**** TEXT SEGMENT

Yesterday, I was called into the English Dept. head's office for the third time this school year to be reprimanded. It was also the third time tha I was reprimanded WITHOUT ANY JUSTIFICATION.

A recap:

Number 1

The first time Julie (English Dept. head) called me into her office was less than a week after I arrived. Our former co-teacher, Grace, was quitting, and everyone was stressed to extreme capacity and taking it out on the native speakers. Welcome to Korea (1).

I was introduced during morning announcements with another new, Korean, male teacher. I didn't know who he was though. So at lunch, I pointed to him and asked Grace, "Who is he? Who's the new teacher that was introduced with me."

I could tell she didn't fully understand what I was asking, but I didn't realize how dumb she was. Even if she didn't know who he was, she could clearly see me pointing right at him and asking who this particular person was.

Well, Julie came to me later to ask me who told me about the new English teacher and about who told me Grace was quitting. I told her that Grace informed me she was quitting, and no one told me about an English teacher.

Julie then insisted I knew who the knew English teacher was (even though one had NOT yet been hired). She even went as far as to interrogate me about what other Korean teachers I've been speaking with lately.

Finally, I was able to convince her that I was asking about the man who turned out to be the volleyball coach.

Number 2

The second scolding is worse than the first, because I was doing something which I was actually instructed to do.

********

-- REQUEST A --
Reproduce everything in the post from "I was introduced" down to "particular person was.", swapping "morning announcements" for "the weekly assembly".
-- REQUEST B --
Answer these questions from the post:
(i) What position does Julie hold?
(ii) Counting yesterday, how many times has the writer been called into the department head's office this school year?
(iii) Who did the man the writer asked about turn out to be?
-- REQUEST C --
Condense the paragraph of the post beginning "The first time Julie" into a single shorter sentence that keeps its main facts.
Use nothing but the post itself when completing these tasks.

**** DATA

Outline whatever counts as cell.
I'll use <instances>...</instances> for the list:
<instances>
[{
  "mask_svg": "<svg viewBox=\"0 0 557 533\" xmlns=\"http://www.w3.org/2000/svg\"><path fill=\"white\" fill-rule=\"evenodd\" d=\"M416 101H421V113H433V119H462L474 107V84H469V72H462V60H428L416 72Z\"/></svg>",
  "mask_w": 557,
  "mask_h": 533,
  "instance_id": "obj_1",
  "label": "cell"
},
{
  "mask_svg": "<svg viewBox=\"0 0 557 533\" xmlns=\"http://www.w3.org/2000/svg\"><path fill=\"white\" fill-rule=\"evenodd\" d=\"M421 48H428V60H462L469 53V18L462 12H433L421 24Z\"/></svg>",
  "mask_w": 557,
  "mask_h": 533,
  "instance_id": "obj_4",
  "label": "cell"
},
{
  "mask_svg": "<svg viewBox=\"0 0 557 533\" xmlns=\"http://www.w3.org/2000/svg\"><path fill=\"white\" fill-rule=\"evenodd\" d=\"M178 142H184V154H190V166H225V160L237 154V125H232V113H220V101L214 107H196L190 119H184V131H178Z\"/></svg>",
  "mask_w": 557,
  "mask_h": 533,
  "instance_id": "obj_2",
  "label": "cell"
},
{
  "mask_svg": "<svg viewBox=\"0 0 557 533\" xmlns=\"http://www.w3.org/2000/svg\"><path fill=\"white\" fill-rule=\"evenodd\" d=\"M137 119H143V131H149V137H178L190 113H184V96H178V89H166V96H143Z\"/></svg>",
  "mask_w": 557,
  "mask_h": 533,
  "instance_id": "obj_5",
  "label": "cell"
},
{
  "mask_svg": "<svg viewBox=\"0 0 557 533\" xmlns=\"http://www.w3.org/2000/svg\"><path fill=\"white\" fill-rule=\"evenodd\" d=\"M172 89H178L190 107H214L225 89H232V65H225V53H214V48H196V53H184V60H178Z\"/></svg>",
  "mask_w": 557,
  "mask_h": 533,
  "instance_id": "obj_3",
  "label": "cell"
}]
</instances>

********

-- TASK RESPONSE A --
I was introduced during the weekly assembly with another new, Korean, male teacher. I didn't know who he was though. So at lunch, I pointed to him and asked Grace, "Who is he? Who's the new teacher that was introduced with me."

I could tell she didn't fully understand what I was asking, but I didn't realize how dumb she was. Even if she didn't know who he was, she could clearly see me pointing right at him and asking who this particular person was.

-- TASK RESPONSE B --
(i) She is the English Dept. head.
(ii) Three times.
(iii) The volleyball coach.

-- TASK RESPONSE C --
Less than a week after the writer arrived, Julie first called the writer into her office, at a time when co-teacher Grace was quitting and the extremely stressed staff were taking it out on the native speakers.